From A Search Engine To A Personalized News Aggregator: The Evolution Of IIIT-H’s First Startup

A business incubator typically helps fledgling startups grow and develop their business. But here’s the story of how the first startup that germinated on IIIT-H campus laid the foundation for CIE, the startup incubator. In conversation with Prof. Vasudeva Varma, Dean (R&D) and CEO of IIIT-H Foundation, who on the occasion of IIIT-H’s 20th anniversary and CIE’s 10th talks of this faculty-backed, very first of many startups that quietly hummed into existence.

It all started at the R&D Showcase event of 2007. As the industry liaisoning officer, Prof. Vasudeva Varma (or Vasu as he’s affectionately called) was the coordinator of the event where typically research from the IIIT-H stable is curated and showcased to industry participants. At the time, along with his first PhD student, Prasad, Professor Varma was involved in the development of a search engine for Indian languages. “Christened Web Khoj, it was a language-independent system that could support many languages”. Rediff, an invited participant who was suitably impressed by it evinced interest in licensing the technology.

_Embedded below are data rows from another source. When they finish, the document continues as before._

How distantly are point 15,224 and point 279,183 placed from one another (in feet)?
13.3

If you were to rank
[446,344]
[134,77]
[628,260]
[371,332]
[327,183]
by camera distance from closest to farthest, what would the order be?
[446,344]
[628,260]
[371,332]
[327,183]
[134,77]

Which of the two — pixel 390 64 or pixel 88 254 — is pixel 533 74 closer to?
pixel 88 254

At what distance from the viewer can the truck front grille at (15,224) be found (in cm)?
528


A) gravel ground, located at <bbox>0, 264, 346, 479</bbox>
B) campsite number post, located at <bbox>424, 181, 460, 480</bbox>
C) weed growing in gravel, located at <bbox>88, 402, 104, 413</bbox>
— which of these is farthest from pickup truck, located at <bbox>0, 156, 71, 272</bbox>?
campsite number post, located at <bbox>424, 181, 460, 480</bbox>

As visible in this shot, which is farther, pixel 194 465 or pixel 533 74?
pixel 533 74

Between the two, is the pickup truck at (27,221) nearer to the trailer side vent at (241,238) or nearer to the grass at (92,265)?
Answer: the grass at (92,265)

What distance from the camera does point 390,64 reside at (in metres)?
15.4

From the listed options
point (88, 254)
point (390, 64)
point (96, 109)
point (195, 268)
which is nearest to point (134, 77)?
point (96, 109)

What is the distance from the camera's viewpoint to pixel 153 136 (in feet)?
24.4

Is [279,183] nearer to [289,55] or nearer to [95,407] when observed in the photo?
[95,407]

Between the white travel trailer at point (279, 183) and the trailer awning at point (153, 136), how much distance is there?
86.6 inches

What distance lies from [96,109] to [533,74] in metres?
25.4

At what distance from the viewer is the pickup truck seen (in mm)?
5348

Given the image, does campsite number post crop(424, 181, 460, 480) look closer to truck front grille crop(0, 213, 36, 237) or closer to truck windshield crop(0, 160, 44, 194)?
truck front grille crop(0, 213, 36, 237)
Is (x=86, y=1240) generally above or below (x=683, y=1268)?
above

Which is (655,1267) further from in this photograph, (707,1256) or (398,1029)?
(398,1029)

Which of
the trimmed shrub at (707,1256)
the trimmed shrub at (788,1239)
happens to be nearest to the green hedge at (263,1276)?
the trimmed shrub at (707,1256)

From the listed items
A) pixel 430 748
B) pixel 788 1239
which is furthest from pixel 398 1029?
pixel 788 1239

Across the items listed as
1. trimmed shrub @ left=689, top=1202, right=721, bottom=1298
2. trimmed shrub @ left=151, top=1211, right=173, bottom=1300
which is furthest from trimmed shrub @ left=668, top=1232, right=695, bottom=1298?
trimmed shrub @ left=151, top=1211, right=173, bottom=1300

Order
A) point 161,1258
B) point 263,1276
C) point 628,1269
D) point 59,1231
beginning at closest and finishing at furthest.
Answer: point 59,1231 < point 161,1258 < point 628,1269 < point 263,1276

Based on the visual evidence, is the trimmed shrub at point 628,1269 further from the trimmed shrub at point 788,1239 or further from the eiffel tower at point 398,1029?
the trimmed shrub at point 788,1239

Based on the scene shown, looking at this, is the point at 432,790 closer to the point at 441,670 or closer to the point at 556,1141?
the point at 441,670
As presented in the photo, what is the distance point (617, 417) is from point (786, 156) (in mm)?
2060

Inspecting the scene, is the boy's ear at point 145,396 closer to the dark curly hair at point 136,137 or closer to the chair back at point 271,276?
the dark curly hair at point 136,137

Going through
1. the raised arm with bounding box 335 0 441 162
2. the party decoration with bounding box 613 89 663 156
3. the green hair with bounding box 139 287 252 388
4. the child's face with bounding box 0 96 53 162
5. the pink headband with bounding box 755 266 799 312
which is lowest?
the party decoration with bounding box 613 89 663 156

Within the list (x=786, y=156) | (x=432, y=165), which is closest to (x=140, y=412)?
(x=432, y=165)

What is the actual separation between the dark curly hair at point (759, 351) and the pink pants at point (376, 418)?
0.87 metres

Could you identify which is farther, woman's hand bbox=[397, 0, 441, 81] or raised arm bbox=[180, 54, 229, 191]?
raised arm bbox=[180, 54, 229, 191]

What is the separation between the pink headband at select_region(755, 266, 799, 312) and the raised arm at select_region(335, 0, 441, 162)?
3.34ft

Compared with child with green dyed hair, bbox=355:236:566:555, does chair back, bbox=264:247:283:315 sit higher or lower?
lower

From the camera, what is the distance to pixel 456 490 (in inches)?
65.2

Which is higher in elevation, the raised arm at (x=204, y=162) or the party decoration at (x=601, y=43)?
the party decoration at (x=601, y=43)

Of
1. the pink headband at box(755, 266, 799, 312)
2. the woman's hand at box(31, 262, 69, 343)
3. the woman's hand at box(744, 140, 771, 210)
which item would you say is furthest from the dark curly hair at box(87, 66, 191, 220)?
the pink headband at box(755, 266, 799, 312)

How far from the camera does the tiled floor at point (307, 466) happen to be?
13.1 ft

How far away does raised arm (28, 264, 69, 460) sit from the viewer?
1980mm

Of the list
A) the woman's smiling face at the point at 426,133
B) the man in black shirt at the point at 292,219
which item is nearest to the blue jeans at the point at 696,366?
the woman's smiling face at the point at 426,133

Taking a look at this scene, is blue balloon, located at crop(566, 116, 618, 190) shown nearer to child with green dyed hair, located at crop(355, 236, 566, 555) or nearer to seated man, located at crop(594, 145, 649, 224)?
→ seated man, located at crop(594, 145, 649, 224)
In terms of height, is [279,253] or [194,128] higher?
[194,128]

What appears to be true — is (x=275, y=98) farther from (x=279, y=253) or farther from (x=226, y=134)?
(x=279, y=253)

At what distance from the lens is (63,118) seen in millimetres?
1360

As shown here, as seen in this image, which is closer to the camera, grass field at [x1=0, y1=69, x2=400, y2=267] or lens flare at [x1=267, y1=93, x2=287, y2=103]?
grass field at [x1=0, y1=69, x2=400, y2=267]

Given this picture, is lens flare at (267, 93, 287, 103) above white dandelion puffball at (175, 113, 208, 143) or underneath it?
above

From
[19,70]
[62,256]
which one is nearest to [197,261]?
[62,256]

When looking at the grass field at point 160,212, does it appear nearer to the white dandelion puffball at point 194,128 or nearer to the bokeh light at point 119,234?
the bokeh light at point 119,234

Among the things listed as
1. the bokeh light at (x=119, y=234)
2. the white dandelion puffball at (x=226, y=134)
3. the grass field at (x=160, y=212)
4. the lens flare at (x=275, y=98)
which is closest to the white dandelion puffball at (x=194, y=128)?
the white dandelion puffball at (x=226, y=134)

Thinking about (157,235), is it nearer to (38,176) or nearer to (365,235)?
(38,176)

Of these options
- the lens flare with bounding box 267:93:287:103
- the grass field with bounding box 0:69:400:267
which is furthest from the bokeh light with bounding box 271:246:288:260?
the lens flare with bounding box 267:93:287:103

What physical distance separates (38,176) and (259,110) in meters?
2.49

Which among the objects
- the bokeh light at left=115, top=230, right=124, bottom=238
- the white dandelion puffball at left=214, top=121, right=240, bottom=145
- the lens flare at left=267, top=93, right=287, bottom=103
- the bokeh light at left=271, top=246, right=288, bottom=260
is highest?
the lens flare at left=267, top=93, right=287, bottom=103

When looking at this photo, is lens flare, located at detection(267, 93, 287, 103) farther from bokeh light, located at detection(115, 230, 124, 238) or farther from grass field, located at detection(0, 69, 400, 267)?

Since guidelines forbade a direct contract with an academic institution, the first ever company was created on campus with Prasad, the professor and IIIT-H. Prof. Varma remarks that with zero investment, they created the base tech for Indian language search. A need for an incubation centre was felt and CIE was formally founded. With funding in place, Web Khoj quickly scaled up to 200 languages. Prof. Varma speaks of how their tech had an edge over Google’s search engine. “Most Indian languages as well as other global languages such as Arabic, Turkish, Finnish, Dutch and others are ‘agglutinating languages’. This means that words are made up of a string of other words or a combination of words.” To illustrate, the professor says that the word “1000-pillared-temple” is considered a single word in Telugu language. And even the most popular search engine in the world – Google – fails to detect such languages effectively.

Semantic Search

A further refinement of their technology led to the creation of semantic search where the search query would not only understand keywords but also meanings of the key words. And by extension the entire sentence. “For example, Google would fail if you type in a search such as ‘all companies listed in NYSE with annual revenues of > $500mn’,” remarks Prof. Varma. This evolvement in technology led to the creation of SETU, an acronym for Search and Extraction Technologies Unlimited. Professor Varma is quick to add that it was essentially a single company with brilliant ideas in different avatars. Unfortunately they failed to monetize the technology. Professor Varma mentions difficulties such as being physically present in India without an access to the rest of the international market, to name a few. “The truth is that no other search engine other than Google has made money,” he says emphatically.

Veooz

With SETU, the expansion plan consisted of creating demos for using semantic search technology in two domains, namely in education and sentiment analysis. For the education domain, a tablet called MyDrona was created. The way it worked was that it could create relevant and interesting digital content for any syllabus, any class, or curriculum with just a table of content. It was meant to be simple in terms of access as well as usage. “Any person could buy the device, load content into its memory card and use it”, says the professor. It was an innovative technology but the initial commitment to a low price along with mounting hardware costs did not translate to monetized benefits. A refined version of the second demo focussing on sentiment analysis was in the domain of news. At first labelled Veooz (pronounced as ‘Views’), it has been renamed as NewsPlus. Available in the form of a downloadable app, this sophisticated semantic search technology searches the entire Web for news sources in 11 languages. It develops insights on particular news stories that are trending by monitoring all social media platforms and ranking them by their credibility. The professor dubs it as a personalized news aggregator created algorithmically. Addressing the current menace, he says that thanks to its algorithmic strength, it can avoid fake stories that have become commonplace.

Expansion

The technology that the team has been involved with has always been sophisticated and cutting edge. One that saw Srini Koppolu, the first MD of Microsoft joining on board initially as an investor and currently in the role of CEO and Chairman. With its obvious expansion, NewsPlus has since moved away from IIIT-H campus into an office space in Gachibowli. Prof. Varma says that the demographics reveal that it is most popular among 18-32 year-olds. Most users set up their news preferences in two languages, typically their mother tongue and either English or Hindi. While terming news consumption patterns as ever-changing and futuristic, Prof. Varma lists expansion in languages across the world, creating a citizen-journalist platform “for anyone who has an itch to contribute”, and allowing high-quality content creators such as bloggers to plug their content into the NewsPlus platform, as their immediate vision for now.